There are great examples throughout the Bible of people who lost their self-control. Senior men, never lose your self-control. Your great aim in the family, in the church, is never to lose your temper, never to be out of control. Esau was out of control. Of course he wasn't really a believer, but he was privileged with the possibility that he would hold the reigns of the God's special family on earth. But when he was hungry one day, he didn't care about that. He threw it away, and sold it for a meal. He was a man who had no control over these rational processes. Satan loves to bring down the senior man, so that he goes out of control with some dreadfully covetous act, or some other sinful act. This is about self-control, self-mastery. We could think of Sampson. What a servant of God he was! Some people foolishly fault Sampson for all sorts of things, when he was doing them by command of God. But once, he did the most foolish thing and lost his self-control, and what a tragedy it was for him. Then there was King David, the psalmist of Israel, a prophet, a leader, a teacher. He was so used of God, but he lost his self-control. How did he commit the sin with Bathsheba? There must have been stepping stones on the way. He must have been giving way to himself on all sorts of lesser things, before the big temptation. Finally he fell to a great sin which should not be once named among believers. Don't let it happen. Practice self-denial. When the temptation comes to justify that unnecessary, expensive possession, deny yourself if it isn't necessary. Don't give way to yourself. This is what this word means: temperate, moderate, self-mastery, self-control.

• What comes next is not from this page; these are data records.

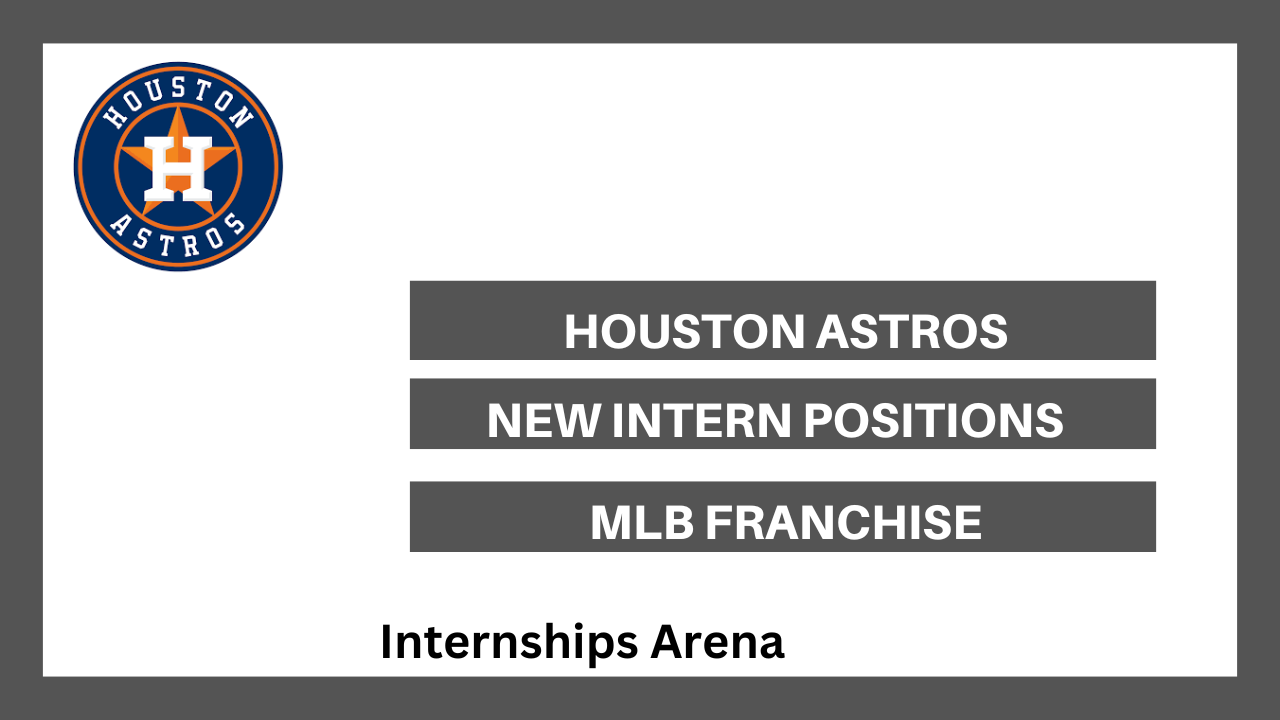 HOUSTON
H
ASTROS

HOUSTON ASTROS

NEW INTERN POSITIONS

MLB FRANCHISE

Internships Arena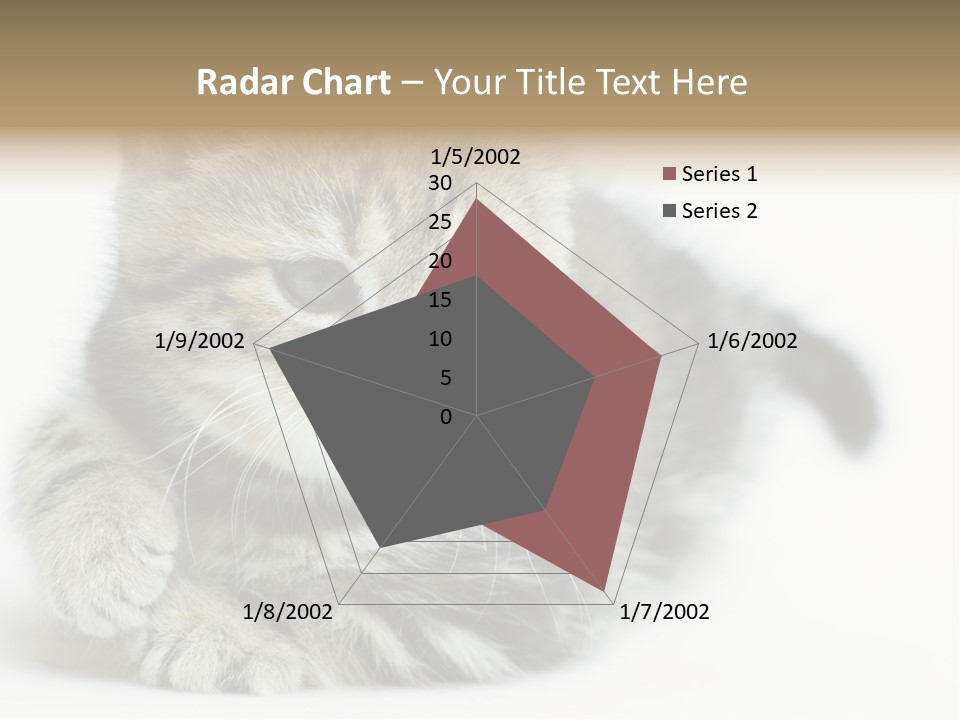 Radar Chart – Your Title Text Here

1/5/2002
30
25
20
15
10
5
0
1/6/2002
1/7/2002
1/8/2002
1/9/2002

Series 1
Series 2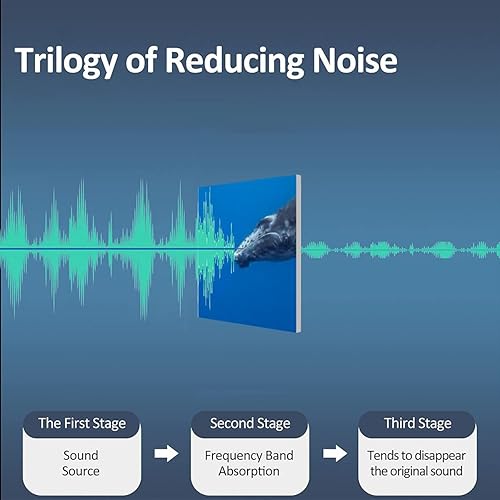 Trilogy of Reducing Noise

The First Stage

Sound Source

Second Stage

Frequency Band Absorption

Third Stage

Tends to disappear the original sound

If we were to have a pop band here, and a pop choir, and contemporary Christian worship, and spend our money finding the finest pop instrumentalists and vocalists, we would not be practising the trust, the faith. We would have become a church that said, ‘God doesn't have the power to attract people; God doesn't have the power to save souls. He needs a little help from the entertainment industry; he needs a little help from sound and decibels and performance, so we will have these things to help God out.’ That is the practice of anti-faith, of a small faith. The practice of faith is to say, ‘Stick to the things that God in his word tells us to do: to preach the word, to praise him as congregations, to pray and lay our needs before the Lord, and he has the power to bless and to use us.